Rafineri ve dağıtım şirketlerinin akaryakıt fiyatlarının serbest bırakıldığı 1 Ocak 2005'ten itibaren petroldeki artış bahane edilerek kâr marjlarını hızla artırdı. Akaryakıt şirketleri ise yüzde 70'e yaklaşak vergileri gerekçe göstererek topu Maliye'ye atmıştı. Fiyatların serbest bırakılmasıyla birlikte rafineri ve dağıtım şirketleri kâr marjlarını ciddi oranda artırdı. Enerji Piyasası Düzenleme Kurulu (EPDK) tarafından hazırlanan 2007 Petrol Piyasası Sektör Raporu'nda, benzinde 2005-2006 dönemlerinde şirketlerin kâr marjlarında ciddi artışlar yaşandığına ve motorinde marjın 3 kat arttığına dikkat çekiliyor. Rapora göre, Ocak 2005'te 1 litre benzinde 0,09 yeni lira olan dağıtıcı payı, Ocak 2006'da 0,13'e; Ocak 2007'de 0,20'ye yükseldi. Aralık 2007'de ise bu rakam 0,19 yeni lira oldu. Motorinde ise aynı dönemde dağıtıcı payı 0,05'ten 0,17 yeni liraya çıktı.

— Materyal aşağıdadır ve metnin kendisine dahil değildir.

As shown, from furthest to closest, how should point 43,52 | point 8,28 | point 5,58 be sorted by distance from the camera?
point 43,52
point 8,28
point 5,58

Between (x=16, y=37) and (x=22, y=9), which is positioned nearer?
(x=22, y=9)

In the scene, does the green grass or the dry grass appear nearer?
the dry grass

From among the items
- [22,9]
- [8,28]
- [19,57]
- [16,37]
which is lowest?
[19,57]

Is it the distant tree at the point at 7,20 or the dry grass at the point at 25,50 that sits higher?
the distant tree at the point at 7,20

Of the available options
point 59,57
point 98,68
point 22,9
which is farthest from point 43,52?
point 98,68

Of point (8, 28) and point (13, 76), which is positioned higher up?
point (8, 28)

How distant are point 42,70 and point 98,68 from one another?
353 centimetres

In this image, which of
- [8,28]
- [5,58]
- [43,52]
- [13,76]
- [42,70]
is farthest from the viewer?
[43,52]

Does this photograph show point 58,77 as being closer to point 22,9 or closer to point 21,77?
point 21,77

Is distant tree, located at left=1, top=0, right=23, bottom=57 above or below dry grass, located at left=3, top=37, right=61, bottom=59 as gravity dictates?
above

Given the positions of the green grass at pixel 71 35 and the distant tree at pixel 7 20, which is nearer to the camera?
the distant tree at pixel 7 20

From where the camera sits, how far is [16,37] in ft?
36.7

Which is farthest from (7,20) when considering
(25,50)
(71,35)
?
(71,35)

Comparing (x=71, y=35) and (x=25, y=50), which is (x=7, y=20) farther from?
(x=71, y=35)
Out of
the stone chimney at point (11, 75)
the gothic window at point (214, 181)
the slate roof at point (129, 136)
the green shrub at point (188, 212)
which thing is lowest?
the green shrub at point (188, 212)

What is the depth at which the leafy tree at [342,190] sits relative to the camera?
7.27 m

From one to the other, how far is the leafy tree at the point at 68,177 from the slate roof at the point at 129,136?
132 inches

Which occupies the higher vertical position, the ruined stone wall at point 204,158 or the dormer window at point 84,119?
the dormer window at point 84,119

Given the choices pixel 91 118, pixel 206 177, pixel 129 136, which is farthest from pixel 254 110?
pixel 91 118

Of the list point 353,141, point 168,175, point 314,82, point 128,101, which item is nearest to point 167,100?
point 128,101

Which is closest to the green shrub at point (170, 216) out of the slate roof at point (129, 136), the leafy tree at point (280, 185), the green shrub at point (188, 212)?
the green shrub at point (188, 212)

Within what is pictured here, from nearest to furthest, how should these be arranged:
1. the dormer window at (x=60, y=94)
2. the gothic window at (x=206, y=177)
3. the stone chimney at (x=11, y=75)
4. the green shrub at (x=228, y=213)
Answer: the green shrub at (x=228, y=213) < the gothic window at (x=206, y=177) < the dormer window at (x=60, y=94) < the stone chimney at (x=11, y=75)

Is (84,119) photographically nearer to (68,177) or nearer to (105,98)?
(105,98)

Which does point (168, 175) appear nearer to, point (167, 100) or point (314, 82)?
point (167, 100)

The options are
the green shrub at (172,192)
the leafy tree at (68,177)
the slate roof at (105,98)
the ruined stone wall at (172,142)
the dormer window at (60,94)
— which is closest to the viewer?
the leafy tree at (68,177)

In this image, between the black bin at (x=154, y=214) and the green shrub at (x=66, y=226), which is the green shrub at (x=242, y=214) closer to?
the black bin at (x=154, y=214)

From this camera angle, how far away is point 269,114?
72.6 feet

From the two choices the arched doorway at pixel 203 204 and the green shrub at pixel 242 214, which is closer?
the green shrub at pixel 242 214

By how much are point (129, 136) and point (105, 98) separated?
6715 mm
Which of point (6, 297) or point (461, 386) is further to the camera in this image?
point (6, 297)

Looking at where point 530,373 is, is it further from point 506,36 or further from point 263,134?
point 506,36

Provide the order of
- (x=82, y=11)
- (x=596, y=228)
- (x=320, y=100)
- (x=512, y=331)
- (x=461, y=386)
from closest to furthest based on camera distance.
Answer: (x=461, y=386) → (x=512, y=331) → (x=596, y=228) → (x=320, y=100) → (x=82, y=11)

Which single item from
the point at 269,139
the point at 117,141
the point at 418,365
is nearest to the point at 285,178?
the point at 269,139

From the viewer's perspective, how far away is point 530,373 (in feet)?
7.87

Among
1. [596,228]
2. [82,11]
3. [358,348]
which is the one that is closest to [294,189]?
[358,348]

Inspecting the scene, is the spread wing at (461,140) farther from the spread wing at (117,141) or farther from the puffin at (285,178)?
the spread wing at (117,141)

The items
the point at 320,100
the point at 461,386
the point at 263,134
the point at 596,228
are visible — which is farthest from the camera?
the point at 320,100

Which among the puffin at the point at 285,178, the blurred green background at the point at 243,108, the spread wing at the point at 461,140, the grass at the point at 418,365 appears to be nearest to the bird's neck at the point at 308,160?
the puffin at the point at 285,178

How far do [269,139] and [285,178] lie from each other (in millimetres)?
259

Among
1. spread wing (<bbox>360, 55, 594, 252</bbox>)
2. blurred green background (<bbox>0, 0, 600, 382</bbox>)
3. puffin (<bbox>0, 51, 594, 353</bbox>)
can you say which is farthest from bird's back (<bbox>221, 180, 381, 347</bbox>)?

Raporun 'Akaryakıt Dağıtım Fiyatları' bölümünde şu görüşlere yer veriliyor: "Vergisiz kurşunsuz benzin 95 oktan dağıtım fiyatlarının 2005, 2006 ve 2007 yıllarında artış hızının gittikçe azaldığı, dağıtıcı payının ise 2005 ve 2006 yıllarında ciddi oranda artış gösterip 2007 yılında hemen hemen aynı kaldığı gözlenmektedir. Vergisiz 'Motorin 50' dağıtım fiyatı, 2005 yılında yüzde 40 oranında artış göstermiş, 2006 ve 2007 yıllarında bu artış oranı daha düşük düzeylerde gerçekleşmiştir. Dağıtıcı payı ise 2005 yılı sonunda 2005 yılı başı değerinin yaklaşık olarak 3 katına yükselmiş, ancak 2006 ve 2007 yıllarında nispeten düşük oranlarda artış gerçekleşmiştir."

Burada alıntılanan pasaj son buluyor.